Source extract
■ ■ ■ ■

# Unmarried Partners in Dubai



## MelTony (Sep 23, 2008)

HI Everyone

My partner and I have been living together for 18 months in London, and there is a possible job opportunity for my partner to get a job in Dubai.

Does anyone know the rules about visas for an unmarried partner?

Are we allowed to live together in Dubai?


----------



## Pasanada (Feb 5, 2008)

MelTony said:


> HI Everyone
> 
> My partner and I have been living together for 18 months in London, and there is a possible job opportunity for my partner to get a job in Dubai.
> 
> ...


Unmarried partners are unable to sponser their bf/gf.

It is illegal to live together if unmarried, you will face arrest and deportation if caught.

The UAE is an Islamic country, the laws of the land should be adhered to and cultural sensitivites respected.

HTH


----------



## Maz25 (Jul 6, 2008)

Pasanada said:


> It is illegal to live together if unmarried, you will face arrest and deportation if caught.

■ ■ ■ ■

Record excerpts
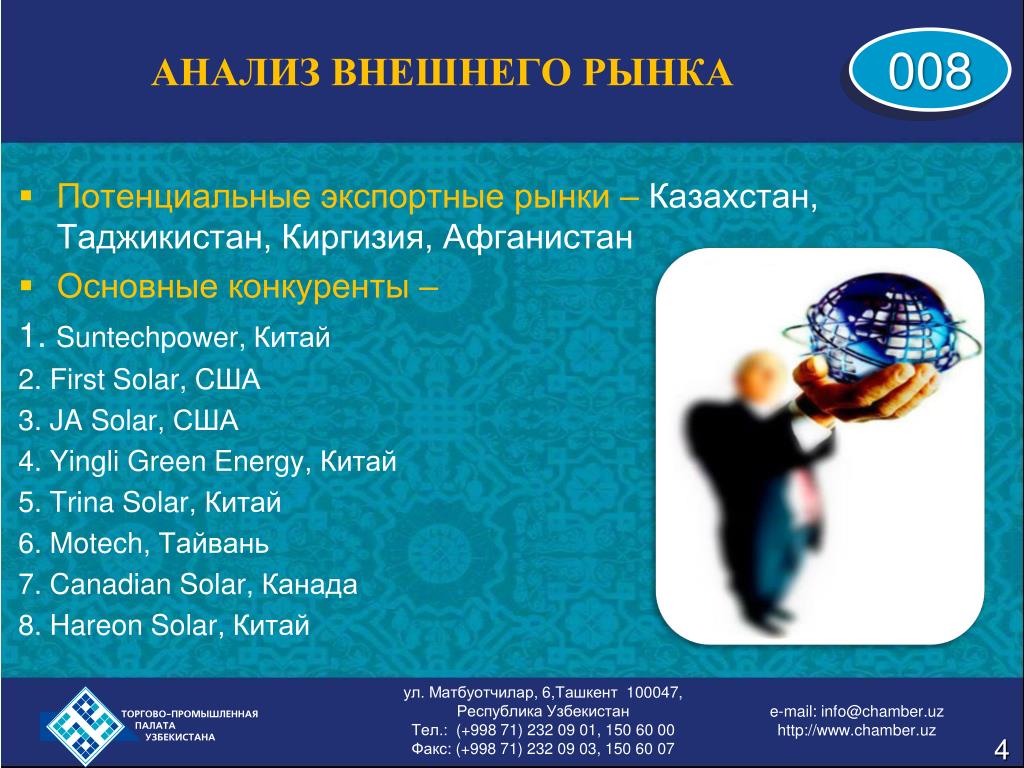 АНАЛИЗ ВНЕШНЕГО РЫНКА

008

▪ Потенциальные экспортные рынки – Казахстан, Таджикистан, Киргизия, Афганистан

▪ Основные конкуренты –

1. Suntechpower, Китай
2. First Solar, США
3. JA Solar, США
4. Yingli Green Energy, Китай
5. Trina Solar, Китай
6. Motech, Тайвань
7. Canadian Solar, Канада
8. Hareon Solar, Китай

ТОРГОВО-ПРОМЫШЛЕННАЯ ПАЛАТА УЗБЕКИСТАНА

ул. Матбуотчилар, 6,Ташкент 100047, Республика Узбекистан
Тел.: (+998 71) 232 09 01, 150 60 00
Факс: (+998 71) 232 09 03, 150 60 07

e-mail: info@chamber.uz
http://www.chamber.uz

4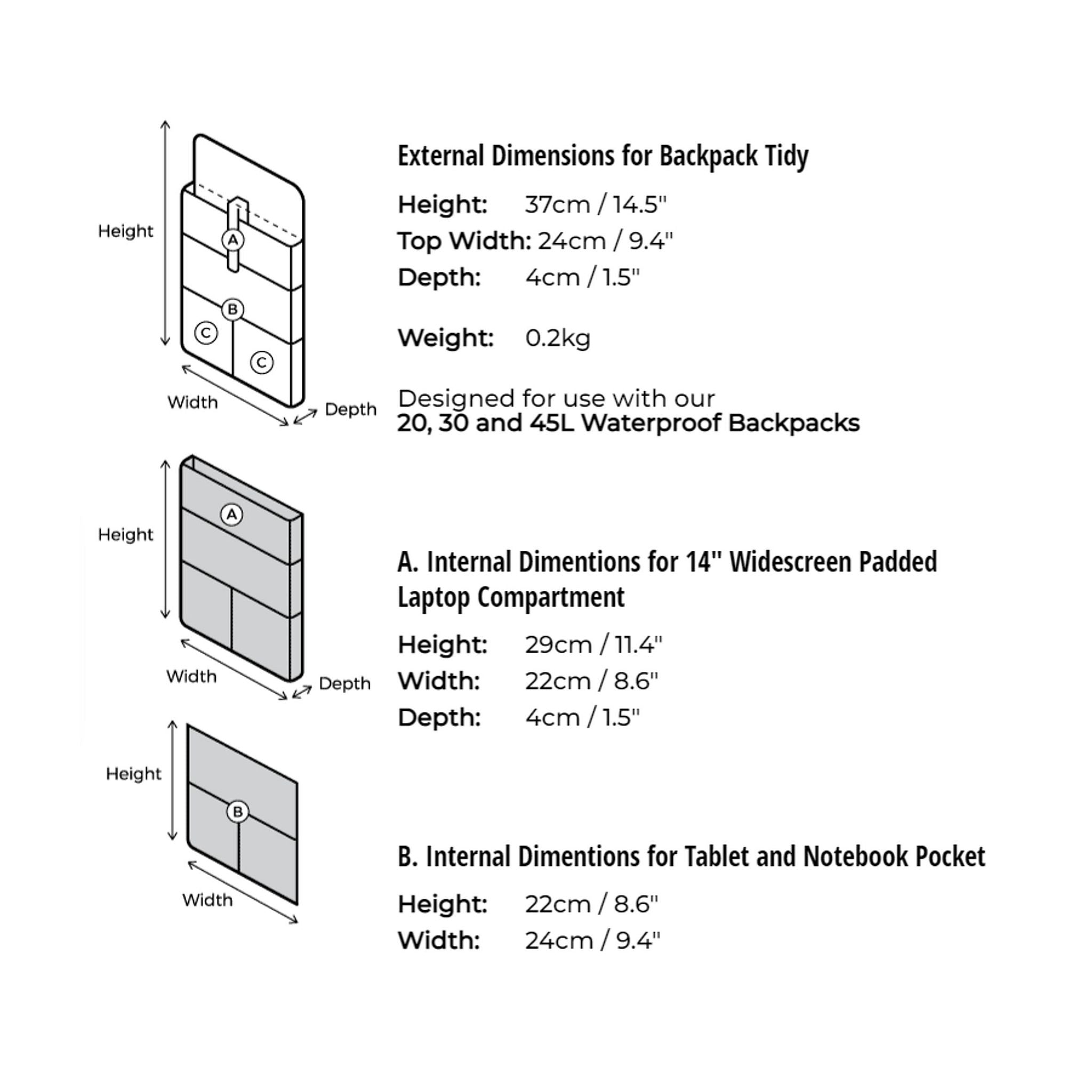 Height
A
B
C
C
Width
Depth

External Dimensions for Backpack Tidy

Height: 37cm / 14.5"
Top Width: 24cm / 9.4"
Depth: 4cm / 1.5"

Weight: 0.2kg

Designed for use with our
20, 30 and 45L Waterproof Backpacks

Height
A
Width
Depth

A. Internal Dimentions for 14" Widescreen Padded Laptop Compartment

Height: 29cm / 11.4"
Width: 22cm / 8.6"
Depth: 4cm / 1.5"

Height
B
Width

B. Internal Dimentions for Tablet and Notebook Pocket

Height: 22cm / 8.6"
Width: 24cm / 9.4"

■ ■ ■ ■

What you need to do
**a)** Answer these questions from the Dubai forum thread:
(i) How long have MelTony and their partner lived together, and in which city?
(ii) According to Pasanada, whom are unmarried partners unable to sponsor?
(iii) What kind of country does Pasanada call the UAE?
**b)** Please extend the Dubai forum thread, starting after the final post shown.
The data is separate material, unrelated to the Dubai forum thread.

Answers by item number
**a)**
(i) 18 months, in London.
(ii) Their boyfriend or girlfriend.
(iii) An Islamic country.

**b)**
Deportation will probably follow a stint in some nasty jail!


----------



## crazymazy1980 (Aug 2, 2008)

MelTony said:


> HI Everyone
> 
> My partner and I have been living together for 18 months in London, and there is a possible job opportunity for my partner to get a job in Dubai.
> 
> ...


How do mate,

Please at least do a cursory search on the forum as there is the same question asked on the front page as I look at your question. 

Although Pasanada and Maz are much nicer than me and have answered your question. 

I'm normally much more cheerful


----------



## mazdaRX8 (Jul 13, 2008)

Someone should make this topic a sticky on this sub-forum with some hard facts FAQ style.


----------



## Pasanada (Feb 5, 2008)

Thanks, Crazy, the cheque is in the post! 

Mazda, I totally concur with your idea!


----------



## Elphaba (Jan 24, 2008)

The issue is mentioned in one of the stickys - post 8 in 'Are you moving to Dubai -this might help'. Sadly too few people bother to read that before asking questions.

When I get the time I will be reorganising all the factual info at the top, but it is time-consuming and you don't get paid to moderate!

Keep up the good work folks. 

-


----------



## Mrman (Jul 14, 2008)

Maybe you should change the title to...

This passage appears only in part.